Me contó con todo detalle cómo el Sultán le había dado una enorme importancia a encontrar al miserable que había matado a Maese Donoso y a su Tío y cómo, con ese objeto, incluso les había abierto las puertas del Tesoro Privado y cómo el Maestro Osman estaba aprovechando la ocasión para sabotear el libro de su Tío y para castigar a aquellos que le habían traicionado comenzando a imitar a los maestros francos. Me dijo también que sospechaba de Aceituna por los ollares cortados del caballo y por su estilo, pero que iba a entregar a Cigüeña a los verdugos porque, como Gran Ilustrador, estaba seguro de su culpabilidad.
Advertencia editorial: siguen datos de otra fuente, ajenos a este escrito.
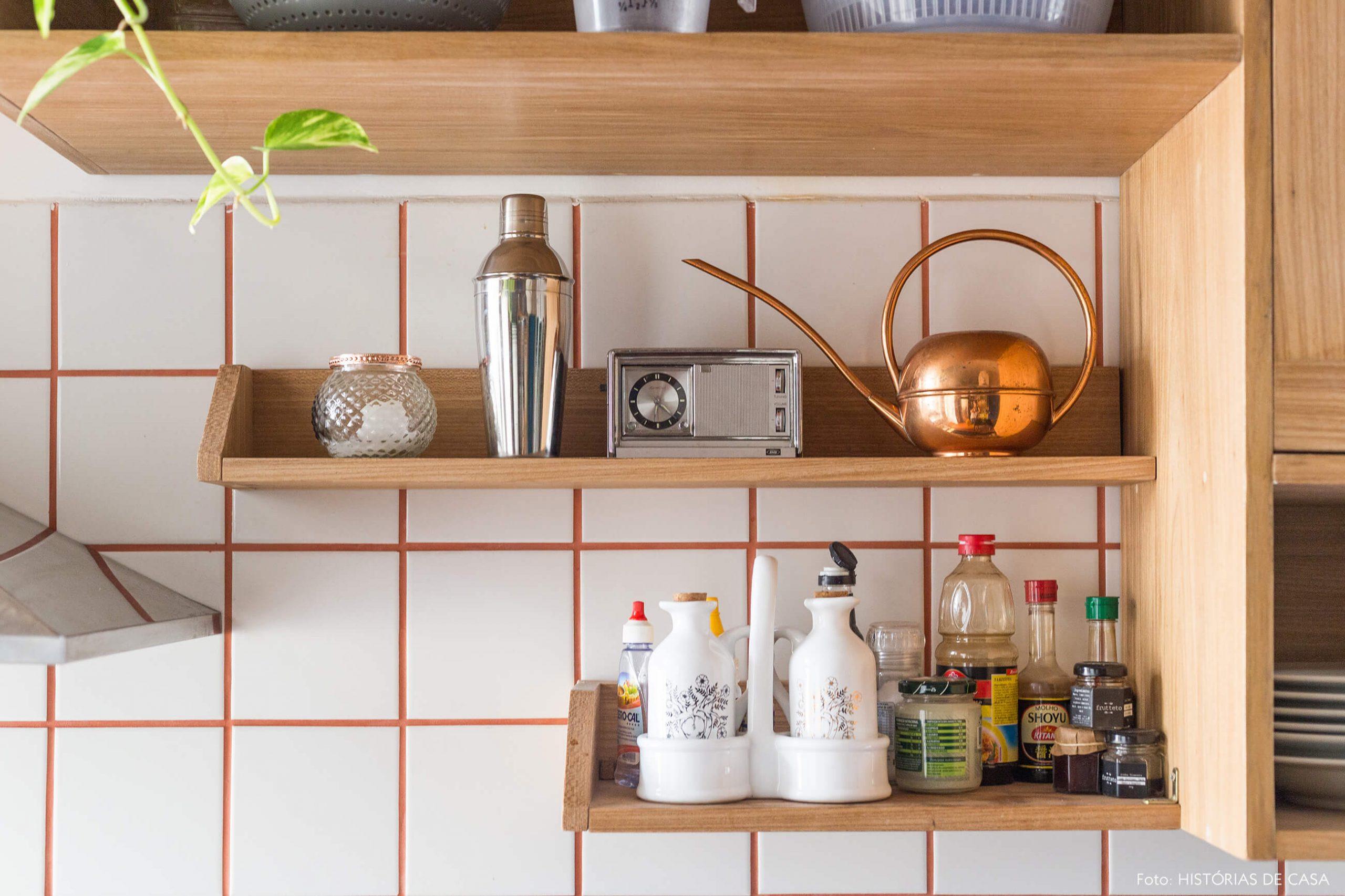 decoração cozinha com azulejos brancos e prateleiras de madeira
Noté que decía la verdad bajo la presión de la espada y estuve a punto de darle un beso por su forma de entregarse a lo que contaba, como un niño. No me preocupó en absoluto lo que había escuchado: porque la desaparición de Cigüeña significaba que yo me convertiría en Gran Ilustrador a la muerte del Maestro Osman, que Dios le dé larga vida.